Toutes ces évolutions futures vous amènent-elles d’ores et déjà, vous et vos confrères psychiatres, à redéfinir votre rapport à votre métier et à vos patients?

Oui, et c’est pour ça que j’ai écrit mon "Petit traité de cyberpsychologie." On aura peut-être des gens qui feront valoir qu’ils préfèrent aimer un robot plutôt qu’un humain. Pourquoi leur choix ne serait-il pas valable? Le psychiatre est un médecin qui cherche à réduire la souffrance de ceux qui décident d’aller le voir, pas le gardien d’une norme. Il n’y a pas de mode d’emploi de la vie.

La psychiatrie doit-elle s’adapter aux évolutions de la culture, de la société, de la civilisation?

C’est évident, et elle a déjà beaucoup changé. Quand je faisais mes études, on nous disait qu’il n’y avait qu’un seul modèle désirable: la "personnalité unifiée sous le primat du génital hétérosexuel". À l’époque, l’homosexualité était considérée comme une maladie. Heureusement, ça ne l’est plus. De plus en plus de personnes se disent bisexuelles. Tous les modèles de personnalités que mes maîtres m’ont présenté pendant mes études, dans les années 70-80, n’existent plus. Il faut désormais intégrer toutes les situations possibles, y compris les machines, quel que soit leur degré de perfectionnement. Le principe de la psychiatrie, c’est qu’un humain s’efforce d’aider un autre humain. Elle ne consiste pas à mettre les gens dans des cases en disant: "Vous êtes conforme au modèle souhaitable" ou "Vous n’y êtes pas conforme". Il s’agit d’essayer de comprendre la spécificité de chacun pour pouvoir l’aider s’il le souhaite.

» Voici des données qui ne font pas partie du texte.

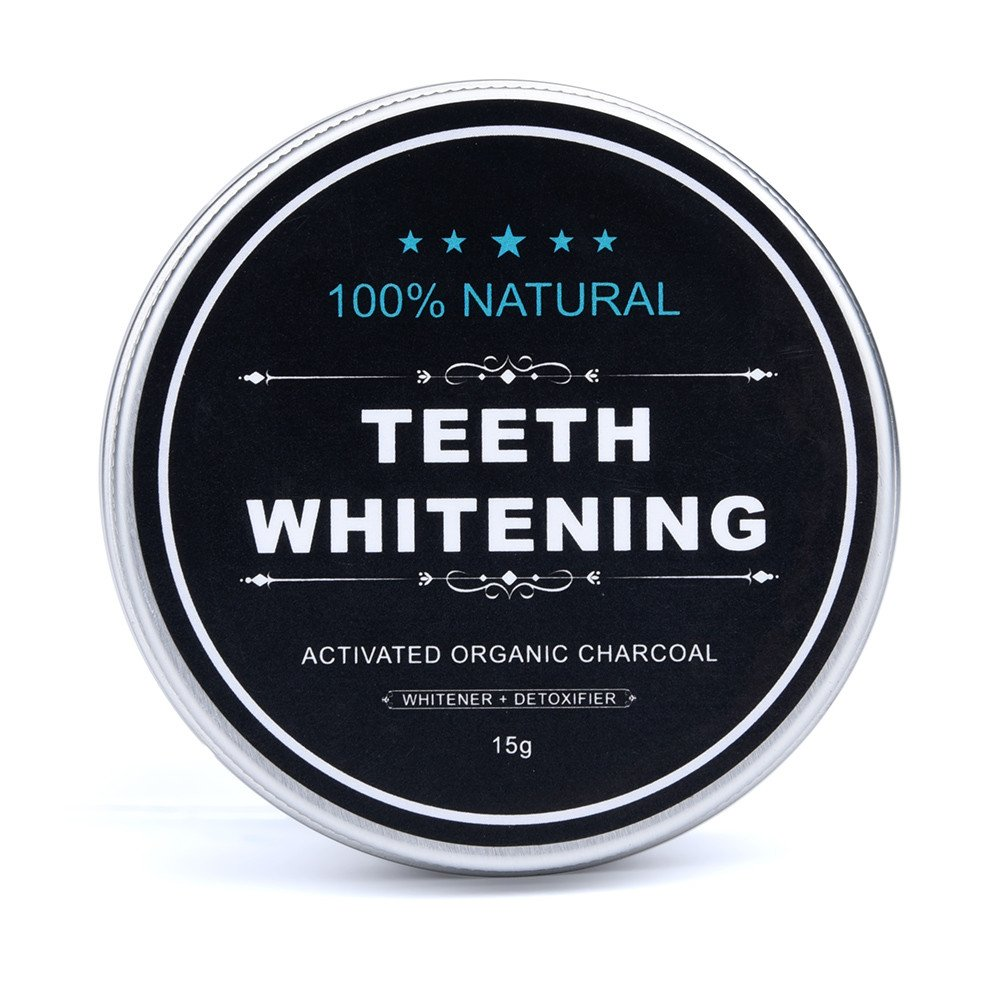 Hennta 15g Natural Organic Activated Charcoal Bamboo Powder Teeth Whitening Total Whites Safe Effective Tooth Whitener Solution for Healthy Whiter Stronger Teeth Tooth Polish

Les psychiatres ne risquent-ils pas de tomber dans un piège, en finissant par expliquer qu’il est normal de faire l’amour avec un robot, ou au contraire, de revenir à une idéologie réactionnaire en considérant cela comme un acte contre-nature?

La grande évolution de la psychiatrie, c’est qu’elle ne considère plus rien comme normal ou anormal. La psychiatrie n’est pas homogène, mais dans ce qu’elle a de meilleur, elle s’efforce de faire comprendre aux gens différents des autres que leur mode de fonctionnement est possible et qu’il faut essayer d’en réduire les inconvénients et valoriser les avantages. Sans pour autant rechercher une norme, puisque finalement, la norme, plus personne ne sait ce que c’est. Et c’est très bien ainsi.

"Petit traité de cyberpsychologie" – Serge Tisseron, Le Pommier, 19 euros.